US 12,353,236 B2
Large-scale accelerator system energy performance optimization
Michael David Hutton, Mountain View, CA (US); Georgios Konstadinidis, San Jose, CA (US); Lluis-Miquel Munguia, San Francisco, CA (US); Safeen Huda, San Jose, CA (US); and Gaurav Agrawal, San Jose, CA (US)
Assigned to Google LLC, Mountain View, CA (US)
Filed by Google LLC, Mountain View, CA (US)
Filed on Oct. 18, 2022, as Appl. No. 17/968,048.

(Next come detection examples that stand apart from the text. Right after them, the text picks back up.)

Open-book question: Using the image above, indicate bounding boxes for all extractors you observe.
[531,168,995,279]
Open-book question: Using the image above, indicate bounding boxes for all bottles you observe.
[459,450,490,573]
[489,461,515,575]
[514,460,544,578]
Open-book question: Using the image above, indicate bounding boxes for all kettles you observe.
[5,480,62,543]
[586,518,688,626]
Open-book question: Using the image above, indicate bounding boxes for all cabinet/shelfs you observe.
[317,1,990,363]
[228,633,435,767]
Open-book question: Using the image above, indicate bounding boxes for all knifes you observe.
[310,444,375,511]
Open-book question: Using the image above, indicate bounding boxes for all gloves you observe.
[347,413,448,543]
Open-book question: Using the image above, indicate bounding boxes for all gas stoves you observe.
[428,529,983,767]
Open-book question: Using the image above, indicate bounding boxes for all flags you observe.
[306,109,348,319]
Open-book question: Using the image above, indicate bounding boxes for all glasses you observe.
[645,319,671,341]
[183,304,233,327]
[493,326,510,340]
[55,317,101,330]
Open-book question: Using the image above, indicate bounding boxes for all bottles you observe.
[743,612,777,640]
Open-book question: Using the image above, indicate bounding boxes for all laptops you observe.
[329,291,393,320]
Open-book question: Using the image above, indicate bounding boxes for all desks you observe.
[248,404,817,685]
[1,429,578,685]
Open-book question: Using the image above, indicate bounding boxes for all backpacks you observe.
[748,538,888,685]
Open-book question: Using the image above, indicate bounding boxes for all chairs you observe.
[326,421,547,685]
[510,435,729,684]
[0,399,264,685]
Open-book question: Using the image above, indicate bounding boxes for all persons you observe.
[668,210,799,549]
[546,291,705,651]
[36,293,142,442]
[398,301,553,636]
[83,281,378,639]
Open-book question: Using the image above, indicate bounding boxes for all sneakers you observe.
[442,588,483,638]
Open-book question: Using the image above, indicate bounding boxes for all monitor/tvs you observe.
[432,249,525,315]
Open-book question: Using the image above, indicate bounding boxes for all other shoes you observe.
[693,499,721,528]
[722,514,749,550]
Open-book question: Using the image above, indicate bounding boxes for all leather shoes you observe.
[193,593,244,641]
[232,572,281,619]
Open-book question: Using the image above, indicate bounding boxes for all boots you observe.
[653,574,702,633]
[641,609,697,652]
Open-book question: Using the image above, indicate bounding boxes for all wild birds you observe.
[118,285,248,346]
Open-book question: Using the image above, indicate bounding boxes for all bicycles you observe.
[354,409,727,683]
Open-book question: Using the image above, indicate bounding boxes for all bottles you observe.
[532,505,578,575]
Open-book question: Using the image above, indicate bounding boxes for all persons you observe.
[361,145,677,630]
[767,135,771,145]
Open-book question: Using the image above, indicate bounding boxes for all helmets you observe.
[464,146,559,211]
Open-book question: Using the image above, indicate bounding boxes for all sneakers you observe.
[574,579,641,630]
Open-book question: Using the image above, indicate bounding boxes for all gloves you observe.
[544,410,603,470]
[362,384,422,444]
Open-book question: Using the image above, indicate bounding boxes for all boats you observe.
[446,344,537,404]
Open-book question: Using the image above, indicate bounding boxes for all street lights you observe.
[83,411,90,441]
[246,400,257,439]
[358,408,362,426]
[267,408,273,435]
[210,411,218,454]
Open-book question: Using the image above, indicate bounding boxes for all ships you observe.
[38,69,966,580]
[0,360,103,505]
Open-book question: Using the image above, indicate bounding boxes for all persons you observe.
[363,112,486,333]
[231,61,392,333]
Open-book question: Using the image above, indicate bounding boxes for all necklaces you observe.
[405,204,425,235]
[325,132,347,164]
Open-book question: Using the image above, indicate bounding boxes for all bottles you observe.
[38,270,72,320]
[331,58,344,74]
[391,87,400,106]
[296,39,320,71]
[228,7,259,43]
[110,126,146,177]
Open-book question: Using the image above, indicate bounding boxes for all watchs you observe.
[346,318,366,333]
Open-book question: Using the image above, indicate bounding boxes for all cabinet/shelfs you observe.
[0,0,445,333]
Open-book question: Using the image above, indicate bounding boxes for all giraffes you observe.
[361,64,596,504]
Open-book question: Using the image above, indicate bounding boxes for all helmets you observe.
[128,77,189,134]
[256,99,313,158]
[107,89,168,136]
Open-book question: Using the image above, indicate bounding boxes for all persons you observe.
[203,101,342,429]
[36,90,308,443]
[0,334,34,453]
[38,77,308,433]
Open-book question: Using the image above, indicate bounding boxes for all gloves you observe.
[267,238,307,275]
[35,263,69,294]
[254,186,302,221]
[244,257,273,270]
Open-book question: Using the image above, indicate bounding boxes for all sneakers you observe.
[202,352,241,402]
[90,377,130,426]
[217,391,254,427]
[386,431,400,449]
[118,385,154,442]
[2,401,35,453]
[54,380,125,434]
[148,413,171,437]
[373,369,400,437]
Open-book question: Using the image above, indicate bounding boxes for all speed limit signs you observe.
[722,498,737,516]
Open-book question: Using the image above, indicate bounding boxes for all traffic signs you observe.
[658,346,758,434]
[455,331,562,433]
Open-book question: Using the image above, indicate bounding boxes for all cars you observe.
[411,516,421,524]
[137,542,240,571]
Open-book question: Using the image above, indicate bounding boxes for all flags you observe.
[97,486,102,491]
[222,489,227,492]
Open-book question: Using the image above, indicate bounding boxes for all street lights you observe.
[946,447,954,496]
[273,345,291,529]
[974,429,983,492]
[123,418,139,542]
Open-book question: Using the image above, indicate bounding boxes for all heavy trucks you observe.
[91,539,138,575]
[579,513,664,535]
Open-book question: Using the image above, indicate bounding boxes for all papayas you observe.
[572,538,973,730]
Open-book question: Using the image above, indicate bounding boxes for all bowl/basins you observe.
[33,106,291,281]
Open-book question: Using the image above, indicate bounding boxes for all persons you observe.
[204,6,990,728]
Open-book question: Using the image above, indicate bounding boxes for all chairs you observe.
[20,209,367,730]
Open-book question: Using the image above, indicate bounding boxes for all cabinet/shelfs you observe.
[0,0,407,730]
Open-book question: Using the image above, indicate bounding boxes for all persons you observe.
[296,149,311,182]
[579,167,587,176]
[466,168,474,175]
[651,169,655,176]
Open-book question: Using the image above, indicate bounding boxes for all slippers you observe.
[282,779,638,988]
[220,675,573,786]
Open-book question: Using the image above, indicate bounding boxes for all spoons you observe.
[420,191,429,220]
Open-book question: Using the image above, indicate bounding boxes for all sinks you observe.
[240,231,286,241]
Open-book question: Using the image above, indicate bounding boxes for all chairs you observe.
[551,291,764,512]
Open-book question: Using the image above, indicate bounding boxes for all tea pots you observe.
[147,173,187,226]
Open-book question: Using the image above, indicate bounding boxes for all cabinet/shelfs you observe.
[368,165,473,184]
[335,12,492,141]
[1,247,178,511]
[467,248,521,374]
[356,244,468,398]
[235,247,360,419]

Claims priority of provisional application 63/257,332, filed on Oct. 19, 2021.
Prior Publication US 2023/0119235 A1, Apr. 20, 2023
Int. Cl. G06F 1/08 (2006.01); G06F 11/34 (2006.01)
CPC G06F 1/08 (2013.01) [G06F 11/3495 (2013.01)] 15 Claims
OG exemplary drawing
 
1. A method of controlling performance of a partitioned workload partitioned among a plurality of accelerator chips of a multi-chip system, the method comprising:
receiving, by one or more processors, performance speed data for each of the plurality of accelerator chips;
obtaining, by the one or more processors, a model of the partitioned workload, wherein the partitioned workload comprises a plurality of tasks, wherein different tasks of the plurality of tasks are performed by different accelerator chips of the plurality of accelerator chips, and wherein the model indicates a flow of data between the tasks and which tasks are performed by which accelerator chips;
determining, by the one or more processors, one or more of the accelerator chips included in the plurality of accelerator chips that are either overworked or underworked based on the model of the partitioned workload and the performance speed data for each of the plurality of accelerator chips; and
adjusting, by the one or more processors, performance speeds of the determined one or more accelerator chips that are either overworked or underworked.